**DOKUMENTAUSZUG**
19/01/2017 03:22
Pet 3-18-10-7125-010125
Verbraucherschutz
Der Deutsche Bundestag hat die Petition am 15.12.2016 abschließend beraten und
beschlossen:
Die Petition dem Europäischen Parlament zuzuleiten.
Begründung
Der Petent möchte eine Kennzeichnungspflicht für das Fleisch von betäubungslos
geschlachteten Tieren, insbesondere für importiertes Fleisch, erreichen.
Er führt aus, dass es durch die EU-Verordnung 1099/2009 EU-Mitgliedstaaten
ermöglicht werde, nicht nur in religiösen Ausnahmefällen betäubungslos zu
schlachten, sondern dieses Verfahren industriell anzuwenden. Es gebe Studien,
dass dies in mehreren Ländern der EU praktiziert werde. Durch Fleischimporte aus
diesen Ländern würde das im Grundgesetz verankerte Staatsziel Tierschutz
unterlaufen. Es bestehe auch der Verdacht, dass weit über den religiösen Bedarf
hinaus betäubungslos geschlachtet werde, da der Verzicht auf eine Betäubung der
Tiere eine Zeit- und Kostenersparnis zur Folge habe. Die Kennzeichnungspflicht für
das Fleisch unbetäubt getöteter Tiere würde daher zu einer verbesserten
Transparenz führen. Sie würde die Entscheidungsfreiheit der Verbraucherinnen und
Verbraucher stärken und den Tierschutz verbessern.

**QUELLENMATERIAL**
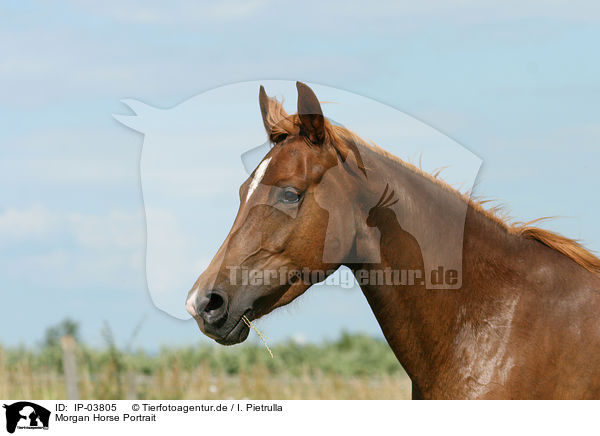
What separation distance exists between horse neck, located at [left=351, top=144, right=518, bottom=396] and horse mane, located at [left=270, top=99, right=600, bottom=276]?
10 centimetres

**PFLICHTAUFGABE**
Wie geht der Text über die Petition zur Kennzeichnung von Fleisch aus betäubungsloser Schlachtung weiter? Setzen Sie ihn im Anschluss an seinen letzten Satz fort.

**ANTWORT ZUR ÜBUNG**
Es handelt sich um eine öffentliche Petition, die auf den Internetseiten des
Deutschen Bundestages veröffentlicht und diskutiert wurde. 302 Mitzeichnende
haben das Anliegen unterstützt. Der Petitionsausschuss hat im Rahmen seiner
parlamentarischen Prüfung der Bundesregierung Gelegenheit gegeben, ihre Haltung
zu dem Anliegen darzulegen. Die Prüfung des Petitionsausschusses hatte das im
Folgenden dargestellte Ergebnis:
Für eine Pflichtkennzeichnung spricht, dass die Kennzeichnung von Fleisch, das von
geschächteten Tieren stammt, vor allem für tierschutzinteressierte Verbraucherinnen
und Verbraucher eine wichtige Information bei der Kaufentscheidung darstellt. Nach
Darstellung der Bundesregierung ist jedoch auch zu berücksichtigen, dass eine
derartige Kennzeichnung von den betroffenen Religionsgemeinschaften auch als
eine diskriminierend wirkende „Negativ-Kennzeichnung“ angesehen werden kann.
Weiterhin kann sie auch von anderer Seite zu diskriminierenden Zwecken benutzt
werden.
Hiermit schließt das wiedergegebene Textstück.